ROANOKE TIMES Copyright (c) 1996, Roanoke Times DATE: Wednesday, August 14, 1996 TAG: 9608140037 SECTION: NATIONAL/INTERNATIONAL PAGE: A6 EDITION: METRO DATELINE: NEW ORLEANS SOURCE: ASSOCIATED PRESS
A federal appeals court has ruled against a widow who contends an insurance company should have told her husband that he tested positive for the AIDS virus.
The 5th U.S. Circuit Court of Appeals, in a terse four-line ruling dated last Wednesday and made public Monday, affirmed a federal judge's decision that the insurance company was not legally required to release the results of the blood test.
Jody Deramus of Vienna, Va., sued Jackson National Life Insurance Co. of Mississippi after her husband, Frank, died in 1991 from AIDS-related complications.
Deramus, an attorney, took a blood test in 1988 as part of a routine examination required before Jackson National would consider increasing his coverage from $500,000 to $800,000.
The insurance company advised him he was medically unsuitable, but did not tell him why until nine days before his death.

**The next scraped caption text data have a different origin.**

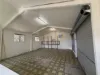 8 Bonding Street, Kepnock, Qld 4670-Image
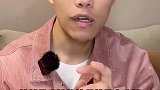 一瓶饮料七块糖或一碗饭，抗糖瘦身的正确姿势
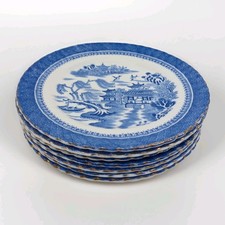 Antique Samuel Radford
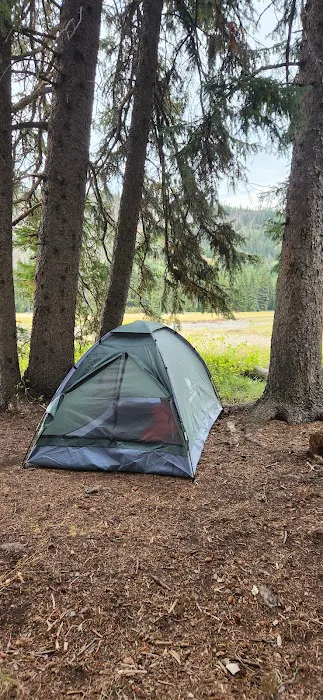 Snake River 8C1 Picture 8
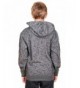 Fashion Boys' Fashion Hoodies & Sweatshirts Wholesale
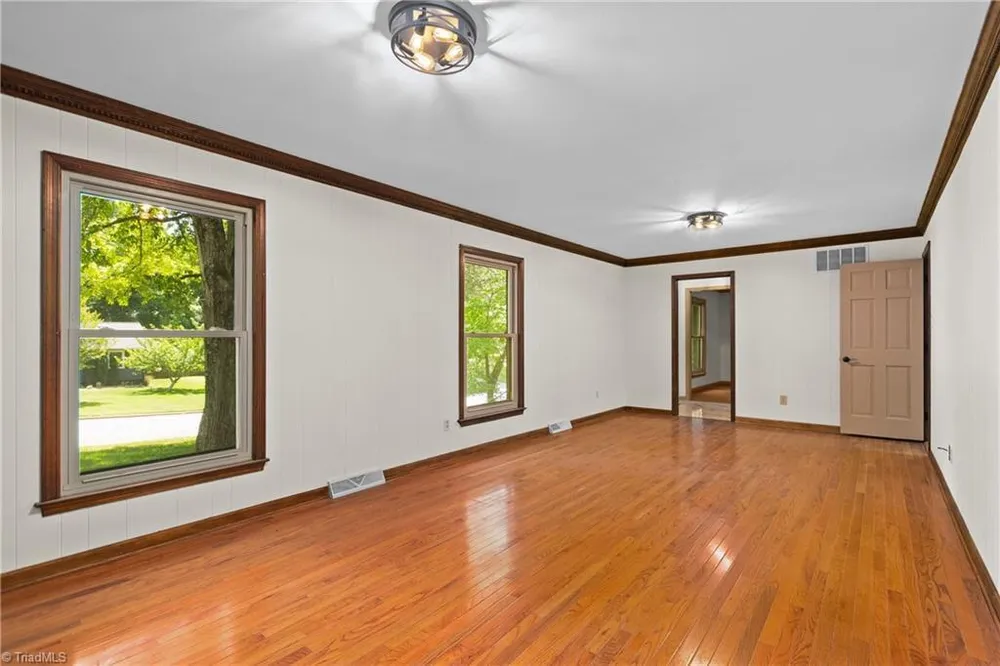 4510 Highberry Rd, Greensboro, NC 27410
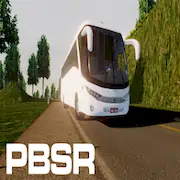 Скачать Proton Bus Simulator Road [Взлом Много монет/МОД Меню] на Андроид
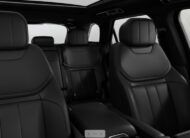 Land Rover Range Rover Sport Range Rover Sport P460e PHEV AWD Dynamic SE Aut.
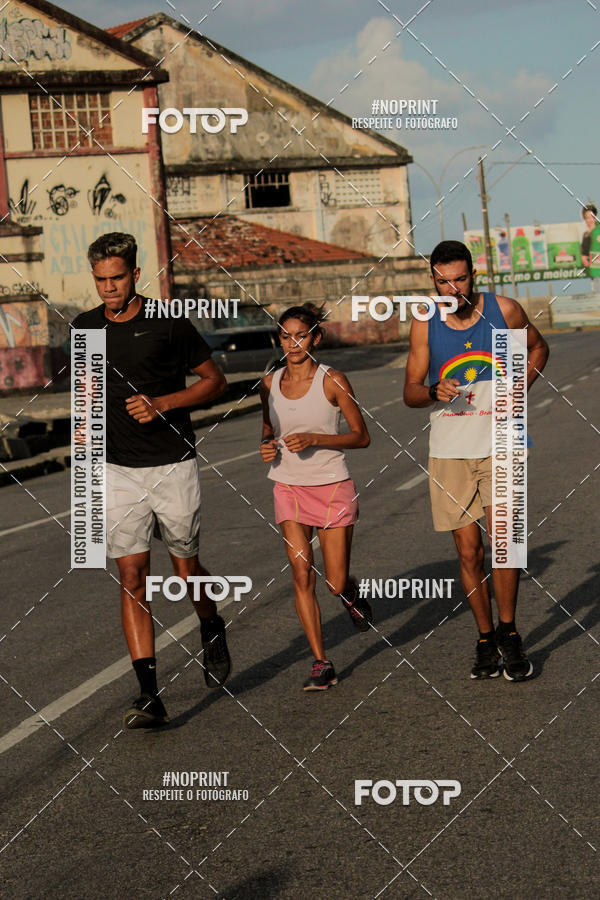 Buy your photos of the event10 Corrida So Lucas on Fotop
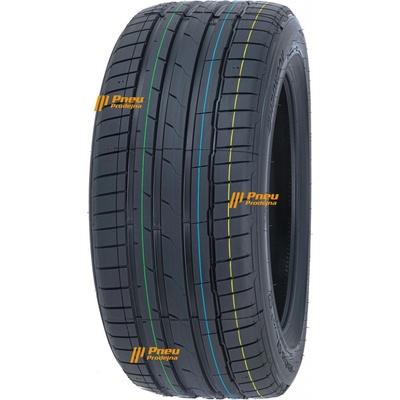Hankook Ventus S1 Evo3 K127 255/40 R21 102V
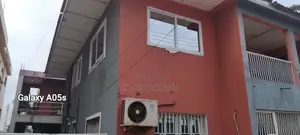 Office Space for Rent
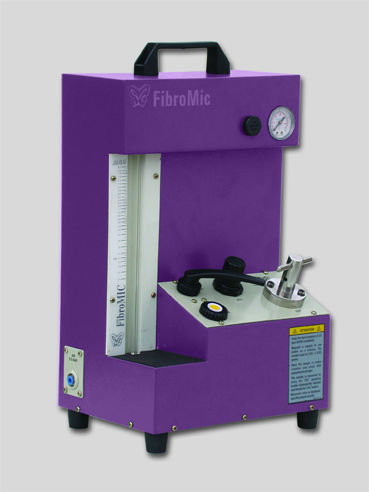 concrete testing equipment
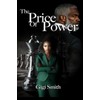 The Price of Power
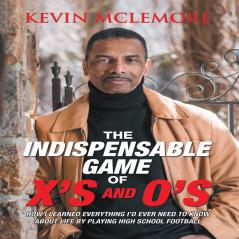 The Indispensable Game of X's and O's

In the meantime, Jody Deramus said she and her husband tried unsuccessfully to conceive a child, and she was exposed to repeated unprotected sex. Tests have shown she is free of the HIV virus.
She did not return messages left on her answering machine. Her lawyer, Kenneth Labowitz of Alexandria, Va., said Tuesday that she has not decided what step to take next.